### Work to complete
Revise the strictness discussion from "On 30/07/06, Ian" up to and including "value of xi." by replacing "demanding" with "forcing" throughout, and give the revised passage.

### Page text
Which is pretty much my point. Use a definition of "strict" that doesn't depend on anything but denotations (or Böhm trees).

Yes, for being precise a denotational approach is simpler. However for an intuition about how strictness affects evaluation order and space and performance behaviour I find that 2) is quite a helpful way to look at things. It allows you to look at a function and ask: if I demand the result in WHNF (which I know will happen if the function is called at runtime) what demand will that place on other expressions, variables and arguments. The discussion on #haskell went on to conclude that we need better tools for showing us the inferred strictness of functions we write (eg by getting the compiler to tell us). It was also noted that many Haskell programmers, especially beginners have very little intuition about strictness and so can't get themselves out of troubles caused by too much or to little strictness, like performance problems, memory leaks and exceptions slipping past exception handlers. Duncan

On 30/07/06, Ian Lynagh wrote:

If the value of (id x) is demanded then the value of x will always be demanded. Therefore id is strict in its first argument. ... In place of your 2), I would say (f x0 .. xn) is strict in xi if demanding the value of (f x0 .. xn) requires demanding the value of xi.

Ah. Very helpful. Thanks. -- -David House, dmhouse@gmail.com

### Given information
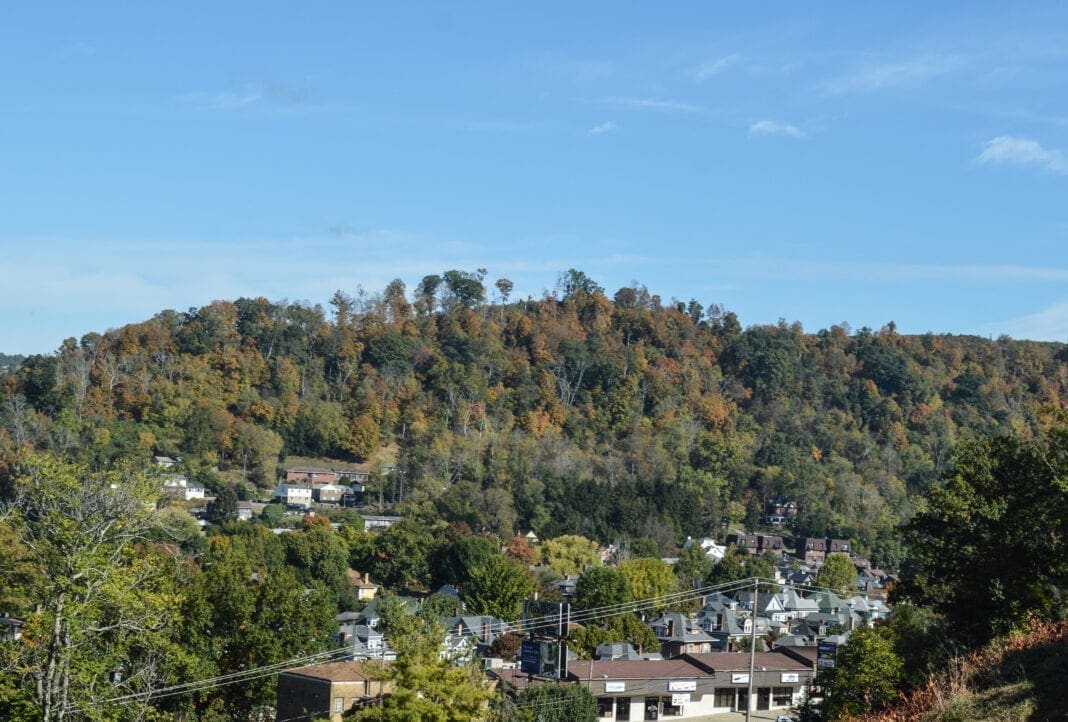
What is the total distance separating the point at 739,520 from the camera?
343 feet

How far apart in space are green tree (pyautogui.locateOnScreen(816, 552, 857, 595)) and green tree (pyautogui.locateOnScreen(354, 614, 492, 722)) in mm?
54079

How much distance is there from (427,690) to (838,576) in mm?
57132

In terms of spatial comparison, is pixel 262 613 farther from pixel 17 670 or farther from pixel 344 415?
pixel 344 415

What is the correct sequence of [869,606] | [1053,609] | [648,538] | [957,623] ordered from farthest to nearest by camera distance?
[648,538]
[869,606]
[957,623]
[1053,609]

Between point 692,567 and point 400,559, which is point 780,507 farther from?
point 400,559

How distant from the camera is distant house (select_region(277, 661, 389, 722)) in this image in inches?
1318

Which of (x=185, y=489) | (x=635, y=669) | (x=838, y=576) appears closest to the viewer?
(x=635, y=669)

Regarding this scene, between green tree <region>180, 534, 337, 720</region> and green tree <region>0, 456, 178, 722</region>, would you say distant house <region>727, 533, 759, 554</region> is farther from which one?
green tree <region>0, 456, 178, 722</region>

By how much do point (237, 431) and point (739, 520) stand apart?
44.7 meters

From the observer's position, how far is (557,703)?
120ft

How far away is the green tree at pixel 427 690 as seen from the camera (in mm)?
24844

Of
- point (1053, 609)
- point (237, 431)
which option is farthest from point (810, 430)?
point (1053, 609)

==

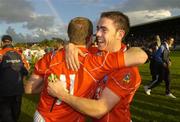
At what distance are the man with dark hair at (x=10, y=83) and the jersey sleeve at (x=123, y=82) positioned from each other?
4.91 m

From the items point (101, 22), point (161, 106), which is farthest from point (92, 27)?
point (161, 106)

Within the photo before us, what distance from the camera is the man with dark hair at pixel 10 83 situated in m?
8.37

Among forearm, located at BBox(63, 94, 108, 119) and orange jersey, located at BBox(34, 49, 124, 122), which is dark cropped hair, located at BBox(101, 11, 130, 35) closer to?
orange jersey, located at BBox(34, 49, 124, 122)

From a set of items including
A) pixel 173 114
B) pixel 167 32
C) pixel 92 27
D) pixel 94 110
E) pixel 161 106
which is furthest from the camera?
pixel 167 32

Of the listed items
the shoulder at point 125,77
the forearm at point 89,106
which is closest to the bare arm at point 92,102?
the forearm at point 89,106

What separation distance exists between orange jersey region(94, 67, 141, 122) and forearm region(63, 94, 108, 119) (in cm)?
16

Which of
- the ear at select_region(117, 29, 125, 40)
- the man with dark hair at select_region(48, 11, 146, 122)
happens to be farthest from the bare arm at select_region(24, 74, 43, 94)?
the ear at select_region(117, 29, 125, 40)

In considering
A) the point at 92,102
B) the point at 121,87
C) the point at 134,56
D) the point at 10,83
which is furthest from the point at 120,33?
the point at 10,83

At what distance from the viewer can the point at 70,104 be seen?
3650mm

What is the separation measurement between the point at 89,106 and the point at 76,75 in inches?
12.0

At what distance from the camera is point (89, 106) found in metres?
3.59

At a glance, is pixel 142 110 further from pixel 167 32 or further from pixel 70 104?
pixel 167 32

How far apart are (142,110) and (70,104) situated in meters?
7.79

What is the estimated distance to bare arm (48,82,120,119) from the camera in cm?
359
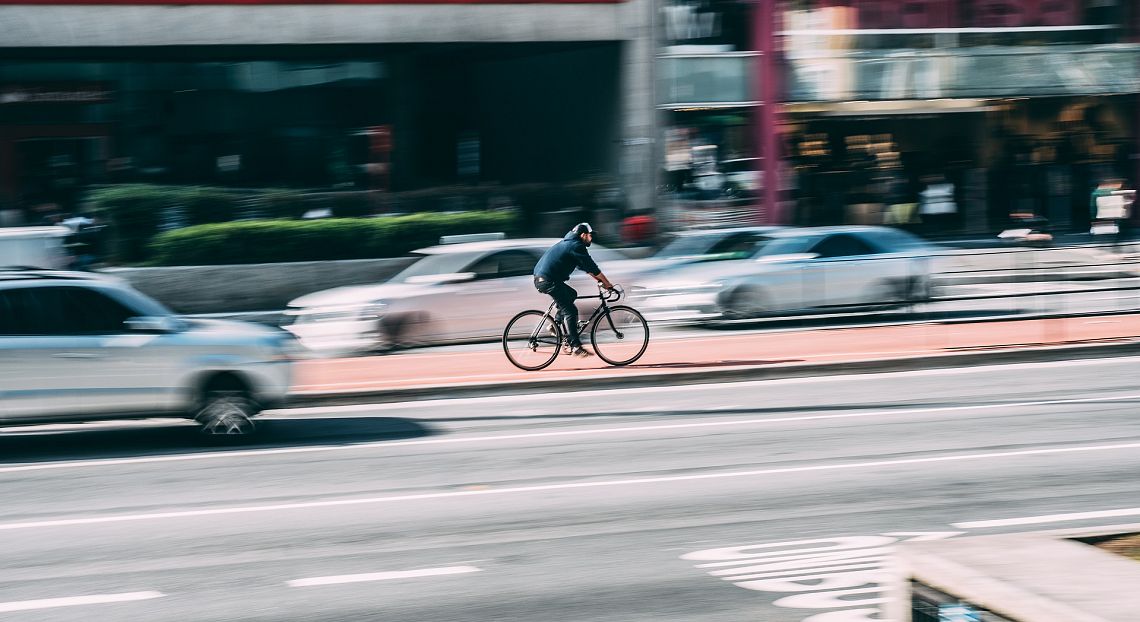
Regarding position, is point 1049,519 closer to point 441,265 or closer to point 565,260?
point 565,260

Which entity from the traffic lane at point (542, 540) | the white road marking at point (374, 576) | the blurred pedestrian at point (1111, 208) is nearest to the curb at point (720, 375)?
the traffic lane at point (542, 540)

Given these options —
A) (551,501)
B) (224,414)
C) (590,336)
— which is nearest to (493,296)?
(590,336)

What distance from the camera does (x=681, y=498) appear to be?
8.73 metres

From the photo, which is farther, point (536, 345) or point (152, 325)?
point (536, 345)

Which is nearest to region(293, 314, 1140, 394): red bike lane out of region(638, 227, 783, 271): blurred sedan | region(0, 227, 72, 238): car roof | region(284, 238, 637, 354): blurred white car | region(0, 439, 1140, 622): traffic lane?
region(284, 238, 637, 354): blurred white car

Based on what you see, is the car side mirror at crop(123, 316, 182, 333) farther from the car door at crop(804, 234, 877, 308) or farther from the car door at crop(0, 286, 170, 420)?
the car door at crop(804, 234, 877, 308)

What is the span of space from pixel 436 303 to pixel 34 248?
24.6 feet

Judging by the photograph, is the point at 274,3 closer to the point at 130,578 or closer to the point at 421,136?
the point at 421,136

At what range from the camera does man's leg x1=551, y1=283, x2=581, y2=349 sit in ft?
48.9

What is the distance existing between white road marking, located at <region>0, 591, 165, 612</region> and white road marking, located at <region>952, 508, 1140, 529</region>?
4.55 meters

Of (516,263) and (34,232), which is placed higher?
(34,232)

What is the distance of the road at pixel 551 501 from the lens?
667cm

### Exercise answer
On 30/07/06, Ian Lynagh wrote:

If the value of (id x) is demanded then the value of x will always be demanded. Therefore id is strict in its first argument. ... In place of your 2), I would say (f x0 .. xn) is strict in xi if forcing the value of (f x0 .. xn) requires forcing the value of xi.